* **What you should do**
In this exercise, copy exactly the lines from the one that contains "Favorite Wife Escape From Polygamy" through the end of the entries below; pictures are not copied.
(Source material Opens)
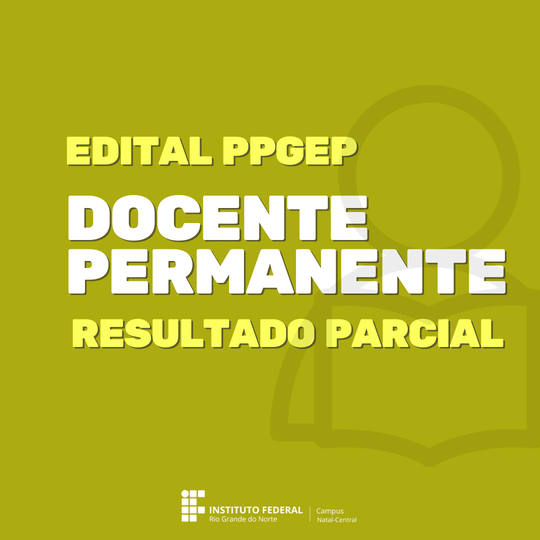 Edital PPGEP Docente Permanente - Resultado Parcial
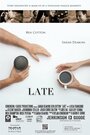 Late (2012) трейлер фильма в хорошем качестве 1080p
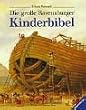 Die gro�e Ravensburger Kinderbibel: Geschichten aus dem Alten und Neuen Testament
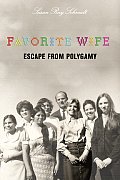 Favorite Wife Escape From Polygamy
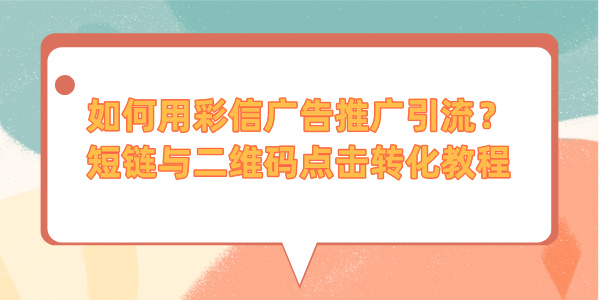 如何用彩信广告推广引流？短链与二维码点击转化教程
(Source material Closes)
* **Answer space**
 Favorite Wife Escape From Polygamy
 如何用彩信广告推广引流？短链与二维码点击转化教程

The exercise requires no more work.